Director: Clint Eastwood.
Cast: Tom Hanks, Aaron Eckhart, Laura Linney.
The Moustached Middle Distance Staring Competition was in full swing.
IT’S an odd truth of filmmaking, but sometimes incredible true stories don’t make for incredible films.
Case in point is Eastwood’s take on the extraordinary “Miracle On The Hudson” – the 2009 incident in which Captain Chesley "Sully" Sullenberger and First Officer Jeffrey Skiles lost both engines of their A320 Airbus over New York but managed to land safely on the Hudson River, saving the lives of the 155 people on board.
It was a stunning feat that instantly saw Sullenberger labelled a hero.
Hanks gives a great performance as Sully, portraying him as an unremarkable man thrust into a remarkable situation. His 40 years of piloting experience helped him handle a daring water landing, but it didn’t prepare him for the media circus and investigation that followed.
There are some nice moments in this film, such as when Sully finds out all 155 people have survived, and some good conversations between he and Skiles (a subtle performance from Eckhart), but on the whole, the film is a mess.
Despite being just 96 minutes long, there is a lot of padding going on. We watch the crash-landing, which is admittedly spectacular, twice in full (as well as three simulations of it, and a couple of nightmarish alternate versions). Such repetition is unnecessary and increasingly boring. There is also a sense of repetition in many of the conversations – phone chats between Sullenberger and his wife (Linney) either add nothing to the film or go over old ground.

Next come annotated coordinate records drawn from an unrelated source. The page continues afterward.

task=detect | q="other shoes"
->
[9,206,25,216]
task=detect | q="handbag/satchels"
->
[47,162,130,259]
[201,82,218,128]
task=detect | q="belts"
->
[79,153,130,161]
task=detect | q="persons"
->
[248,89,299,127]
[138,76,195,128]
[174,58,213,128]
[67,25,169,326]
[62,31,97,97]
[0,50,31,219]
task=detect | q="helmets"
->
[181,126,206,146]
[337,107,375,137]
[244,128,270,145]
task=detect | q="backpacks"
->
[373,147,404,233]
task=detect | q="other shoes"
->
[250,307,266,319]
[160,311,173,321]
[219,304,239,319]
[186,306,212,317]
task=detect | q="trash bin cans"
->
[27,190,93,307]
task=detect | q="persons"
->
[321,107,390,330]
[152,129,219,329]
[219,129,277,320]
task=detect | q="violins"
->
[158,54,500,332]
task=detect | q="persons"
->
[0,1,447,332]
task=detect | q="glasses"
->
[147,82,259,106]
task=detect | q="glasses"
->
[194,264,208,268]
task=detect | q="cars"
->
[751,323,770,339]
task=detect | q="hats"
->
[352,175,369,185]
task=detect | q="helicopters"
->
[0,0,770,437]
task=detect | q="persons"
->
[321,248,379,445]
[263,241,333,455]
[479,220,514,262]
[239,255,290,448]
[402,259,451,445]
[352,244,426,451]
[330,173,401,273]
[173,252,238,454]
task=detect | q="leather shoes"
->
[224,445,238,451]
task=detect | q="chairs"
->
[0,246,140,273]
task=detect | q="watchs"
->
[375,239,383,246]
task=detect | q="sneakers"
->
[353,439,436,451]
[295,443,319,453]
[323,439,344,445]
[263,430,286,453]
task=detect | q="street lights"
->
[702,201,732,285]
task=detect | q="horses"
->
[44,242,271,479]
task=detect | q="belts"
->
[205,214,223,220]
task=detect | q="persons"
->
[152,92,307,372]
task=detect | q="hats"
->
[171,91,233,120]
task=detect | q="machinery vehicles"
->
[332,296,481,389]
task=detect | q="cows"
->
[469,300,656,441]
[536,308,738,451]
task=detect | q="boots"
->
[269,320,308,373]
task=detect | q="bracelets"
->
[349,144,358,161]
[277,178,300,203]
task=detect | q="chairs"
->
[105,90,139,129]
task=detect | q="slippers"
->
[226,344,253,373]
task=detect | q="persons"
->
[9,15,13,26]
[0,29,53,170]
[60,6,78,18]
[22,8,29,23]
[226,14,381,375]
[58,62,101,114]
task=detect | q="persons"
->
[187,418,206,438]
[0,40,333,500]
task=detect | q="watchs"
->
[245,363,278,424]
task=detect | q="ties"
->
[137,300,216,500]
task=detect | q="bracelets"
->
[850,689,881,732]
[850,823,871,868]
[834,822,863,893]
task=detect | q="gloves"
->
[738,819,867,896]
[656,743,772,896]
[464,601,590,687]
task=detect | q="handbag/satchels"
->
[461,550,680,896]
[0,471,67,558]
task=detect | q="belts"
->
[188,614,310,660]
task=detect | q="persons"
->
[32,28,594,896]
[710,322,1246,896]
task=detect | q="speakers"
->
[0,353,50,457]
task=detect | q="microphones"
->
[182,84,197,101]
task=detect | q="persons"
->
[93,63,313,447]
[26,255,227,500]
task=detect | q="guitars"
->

In and around the crashes, the timeline is thrown around like luggage in turbulence. We go to before the crash, during the crash and after the crash with seemingly no rhyme or reason, stripping any rhythm from the film.
It seems as though Eastwood and his editor Blu Murray have done everything they can to avoid what happened to Robert Zemeckis’ Flight, which started with an incredible airplane crash sequence but struggled to reach those dramatic heights (pardon the pun) again for the rest of the film. Eastwood and Murray’s solution is to stick the crash in the middle and again at the end, but then throw the rest of the movie around them in a jarring manner.
The lack of focus and flow is distracting. When we do finally see the crash in its entirety for the first time, it comes mid-conversation, taking us out of one scene for about 20 minutes before dumping us back where we were. It’s anything but smooth.
Equally graceless is the film’s attempt to find a source of tension and antagonism to drive the drama. Sadly this comes in the form of the ludicrous investigation that follows, which tries to argue Sullenberger could have made it back to an airport and was therefore reckless in attempting a water-landing. While the investigation really happened, the plotting is idiotic (particularly the courtroom-style ending) and feels insincere. It may be true (the film is based on Sullenberger’s own autobiography) but it plays out as anything but.
With no convincing dramatic tension, Sully ultimately fizzles out and feels long despite it short run-time, surviving largely on the good graces of Hanks’ performances, the crash itself, and the occasional warm-and-fuzzies the Miracle On The Hudson generates.